Dopo il passaggio travagliato di ieri in Consiglio regionale, dove certo non sono mancate le polemiche sui Sindaci, scende nuovamente in loro difesa il Presidente del CPEL, Alex Micheletto, che intende chiarire alcune posizioni degli Enti Locali.
“Un primo elemento oggettivo, che è stato travisato in aula, riguarda l’onere complessivo previsto per l’applicazione della legge – pari a 500.000 € – necessario per lo svolgimento della tornata elettorale e in alcun modo destinato a compensi in favore dei Comuni o dei Sindaci”, specifica Micheletto.
Che poi passa al punto dell’adeguamento delle indennità, a favore degli Amministratori locali dei Comuni sotto i 5mila abitanti, approvato ieri: “per quanto concerne le indennità (…) si ribadisce che il disegno di legge non prevede un aumento delle stesse, bensì interviene modificandone le modalità di determinazione in base alla complessità dell’Ente, applicando i parametri della legge 48/1995, non più solamente in funzione della popolazione residente”.

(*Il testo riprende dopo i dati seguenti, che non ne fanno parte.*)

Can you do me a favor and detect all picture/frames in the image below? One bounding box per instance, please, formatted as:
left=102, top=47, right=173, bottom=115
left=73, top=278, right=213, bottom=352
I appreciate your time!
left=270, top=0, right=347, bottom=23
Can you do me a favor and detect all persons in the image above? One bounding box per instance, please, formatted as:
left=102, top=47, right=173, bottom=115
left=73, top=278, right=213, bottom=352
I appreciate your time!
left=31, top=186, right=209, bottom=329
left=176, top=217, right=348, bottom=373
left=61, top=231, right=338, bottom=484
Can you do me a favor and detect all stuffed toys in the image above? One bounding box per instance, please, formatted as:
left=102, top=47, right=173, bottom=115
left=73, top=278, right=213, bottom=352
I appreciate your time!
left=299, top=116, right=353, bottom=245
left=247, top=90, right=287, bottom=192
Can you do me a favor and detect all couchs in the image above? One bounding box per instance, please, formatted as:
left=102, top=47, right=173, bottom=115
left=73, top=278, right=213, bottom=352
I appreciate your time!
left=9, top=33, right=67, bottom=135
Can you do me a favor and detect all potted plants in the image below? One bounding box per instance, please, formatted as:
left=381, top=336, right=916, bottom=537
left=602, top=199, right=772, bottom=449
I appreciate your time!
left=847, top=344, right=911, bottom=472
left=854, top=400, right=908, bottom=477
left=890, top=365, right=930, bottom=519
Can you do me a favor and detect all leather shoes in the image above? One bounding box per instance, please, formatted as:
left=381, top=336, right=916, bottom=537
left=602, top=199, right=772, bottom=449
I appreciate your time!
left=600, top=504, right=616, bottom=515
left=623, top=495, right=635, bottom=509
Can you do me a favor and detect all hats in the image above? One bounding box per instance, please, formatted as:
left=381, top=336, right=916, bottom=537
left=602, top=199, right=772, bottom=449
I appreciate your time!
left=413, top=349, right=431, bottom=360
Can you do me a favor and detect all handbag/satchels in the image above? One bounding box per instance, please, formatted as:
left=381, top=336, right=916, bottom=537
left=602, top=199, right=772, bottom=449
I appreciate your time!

Ma è sul nesso fra l’aumento dei mandati alla carica di Sindaco e l’election day, che il Presidente del CPEL prende le posizioni più nette: “rispetto al tema del limite dei mandati, gli Amministratori locali ritengono inaccettabile l’affermazione secondo la quale i rischi legati ad una permanenza in carica dei Sindaci prolungata sarebbero la riduzione dei diritti dei cittadini, l’abuso di potere, i condizionamenti sul voto e la creazione di sistemi clientelari. La fiducia riposta nei confronti della figura dei Sindaci valdostani non può e non deve essere messa in discussione”.
“In conclusione – specifica Micheletto – con riferimento alle congetture rispetto alle richieste avanzate dagli Enti Locali in cambio di un ipotetico accordo sull’election day, preme rimarcare la consapevolezza del valore amministrativo, politico e personale dei Sindaci, la cui integrità non è in dubbio“.